The Canada-Newfoundland and Labrador Offshore Petroleum Board (C-NLOPB), which regulates the province’s offshore, decided to release the records.
But Husky Oil Operations Limited filed a Federal Court action to stop that from happening.
In a decision last month, Justice Elizabeth Heneghan agreed with the oil company’s arguments.
“I acknowledge that safety is a concern of the board, and that there is a public interest in the safe operation of offshore petroleum operations,” Heneghan wrote in her decision.
“However, the public interest alone does not justify disclosure of reports and information generated by offshore petroleum operators.”
Section of Atlantic Accord Act
The case revolved around a section of the Atlantic Accord Act dealing with privileged information.
The C-NLOPB had argued the safety records could be released anyway, because there was a public interest in doing so.
Husky maintained that was the wrong interpretation, and there was no such discretion under the law.
“In exempting information from disclosure, the business, privacy or other interests that are at stake must be weighed against the public interest in favouring disclosure,” she wrote in her decision.
“The public interest per se, however, cannot override the express language of a statute. I agree with the submissions of [Husky] that if Parliament had intended to confer a broad public interest discretion, it would have done so in clear terms.”
Safety incidents aboard rig
CBC News requested the Henry Goodrich records following safety-related incidents on the rig in 2012.

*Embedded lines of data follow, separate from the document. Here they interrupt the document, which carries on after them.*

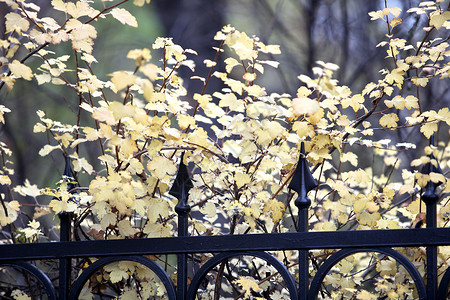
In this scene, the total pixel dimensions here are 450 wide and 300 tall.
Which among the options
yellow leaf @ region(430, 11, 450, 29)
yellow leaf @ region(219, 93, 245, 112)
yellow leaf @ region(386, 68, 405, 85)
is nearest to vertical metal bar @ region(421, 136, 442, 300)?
yellow leaf @ region(386, 68, 405, 85)

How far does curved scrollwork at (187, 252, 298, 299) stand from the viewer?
125cm

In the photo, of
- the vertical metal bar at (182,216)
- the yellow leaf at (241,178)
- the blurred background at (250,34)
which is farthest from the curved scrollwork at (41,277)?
the blurred background at (250,34)

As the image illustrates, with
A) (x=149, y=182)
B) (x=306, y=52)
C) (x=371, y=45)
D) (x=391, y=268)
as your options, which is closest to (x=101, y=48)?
(x=306, y=52)

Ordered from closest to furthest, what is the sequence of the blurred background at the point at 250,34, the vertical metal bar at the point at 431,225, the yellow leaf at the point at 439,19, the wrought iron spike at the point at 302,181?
the vertical metal bar at the point at 431,225, the wrought iron spike at the point at 302,181, the yellow leaf at the point at 439,19, the blurred background at the point at 250,34

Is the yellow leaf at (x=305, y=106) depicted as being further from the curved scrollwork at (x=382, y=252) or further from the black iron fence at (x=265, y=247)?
the curved scrollwork at (x=382, y=252)

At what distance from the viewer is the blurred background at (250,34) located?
4.21 metres

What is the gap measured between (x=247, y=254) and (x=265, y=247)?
0.05m

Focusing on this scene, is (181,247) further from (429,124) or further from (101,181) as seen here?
(429,124)

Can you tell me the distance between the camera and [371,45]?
14.6 ft

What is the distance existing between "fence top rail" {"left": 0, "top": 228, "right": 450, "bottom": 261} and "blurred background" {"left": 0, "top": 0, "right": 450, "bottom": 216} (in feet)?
9.27

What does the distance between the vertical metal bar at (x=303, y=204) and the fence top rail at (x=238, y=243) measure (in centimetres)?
5

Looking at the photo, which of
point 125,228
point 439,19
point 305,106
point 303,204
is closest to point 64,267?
point 125,228

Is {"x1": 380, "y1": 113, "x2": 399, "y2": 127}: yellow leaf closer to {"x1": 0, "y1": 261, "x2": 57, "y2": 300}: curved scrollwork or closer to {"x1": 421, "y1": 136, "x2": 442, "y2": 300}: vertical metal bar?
{"x1": 421, "y1": 136, "x2": 442, "y2": 300}: vertical metal bar

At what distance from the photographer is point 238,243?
1296mm
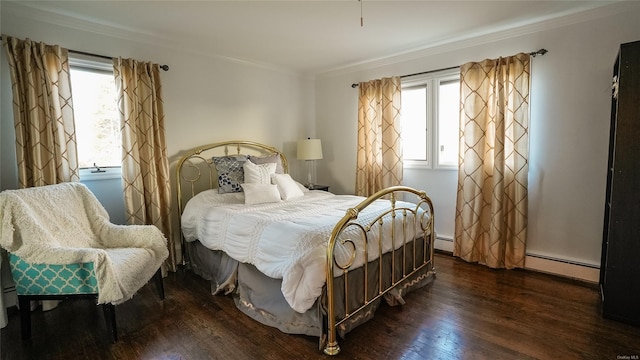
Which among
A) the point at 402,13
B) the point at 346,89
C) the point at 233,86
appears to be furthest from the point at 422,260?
the point at 233,86

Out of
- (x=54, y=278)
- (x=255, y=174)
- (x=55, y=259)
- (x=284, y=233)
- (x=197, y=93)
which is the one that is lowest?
(x=54, y=278)

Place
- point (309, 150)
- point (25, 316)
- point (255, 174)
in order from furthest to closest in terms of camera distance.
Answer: point (309, 150)
point (255, 174)
point (25, 316)

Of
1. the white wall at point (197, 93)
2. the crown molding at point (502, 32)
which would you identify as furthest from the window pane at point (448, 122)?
the white wall at point (197, 93)

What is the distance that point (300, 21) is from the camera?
9.11 feet

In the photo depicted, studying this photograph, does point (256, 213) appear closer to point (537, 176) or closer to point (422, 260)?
point (422, 260)

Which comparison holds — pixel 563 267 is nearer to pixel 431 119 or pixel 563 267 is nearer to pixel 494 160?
pixel 494 160

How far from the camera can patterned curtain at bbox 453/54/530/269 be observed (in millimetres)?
2982

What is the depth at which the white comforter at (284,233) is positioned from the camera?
1.85 m

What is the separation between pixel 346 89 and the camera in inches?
173

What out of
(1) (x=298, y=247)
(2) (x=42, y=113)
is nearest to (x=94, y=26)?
(2) (x=42, y=113)

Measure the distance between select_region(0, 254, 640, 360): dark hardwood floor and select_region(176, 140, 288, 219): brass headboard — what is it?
116 centimetres

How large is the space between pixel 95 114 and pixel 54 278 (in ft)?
5.32

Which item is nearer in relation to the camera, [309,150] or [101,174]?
[101,174]

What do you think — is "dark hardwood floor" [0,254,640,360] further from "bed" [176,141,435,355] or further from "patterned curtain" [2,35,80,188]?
"patterned curtain" [2,35,80,188]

After a 2.4-metre cylinder fell aboard the Henry Goodrich that August, operations shut down and the rig returned to a near-shore location for more than four months.
Offshore rig operators are required to report and investigate all incidents that either caused harm, or could have caused harm, to personnel or the environment.
The same rule applies to events that impair the function of equipment or systems critical to safety.
Those documents are forwarded to the C-NLOPB.
While Husky would not consent to the release of its incident reports related to the Henry Goodrich, another oil company did.
Suncor, the operator of the rig before Husky took over in mid-2012, did not object to the C-NLOPB’s decision to release incident reports from its time in charge.
Those records were provided to CBC News.
Ruling will not be appealed
The offshore petroleum board will not appeal the Federal Court ruling, but the regulator is saying little else at this point.
“The C-NLOPB is reviewing the implications of the decision,” spokesman Sean Kelly said in an emailed statement.
Husky, meanwhile, reiterated the same comments the company made nearly two years ago.
"As we mentioned at the time, Husky believes the documents are privileged information under the Atlantic Accords Act," spokesman Mel Duvall noted by email.
"This ruling helps all better understand the parameters of privileged information."
The Henry Goodrich is owned by Transocean Ltd., one of the world’s largest offshore drilling contractors.
According to the most recent C-NLOPB activity report, the Henry Goodrich is currently active in the Newfoundland offshore. The rig was drilling the Aster C-93A well for Husky as of Jan. 5.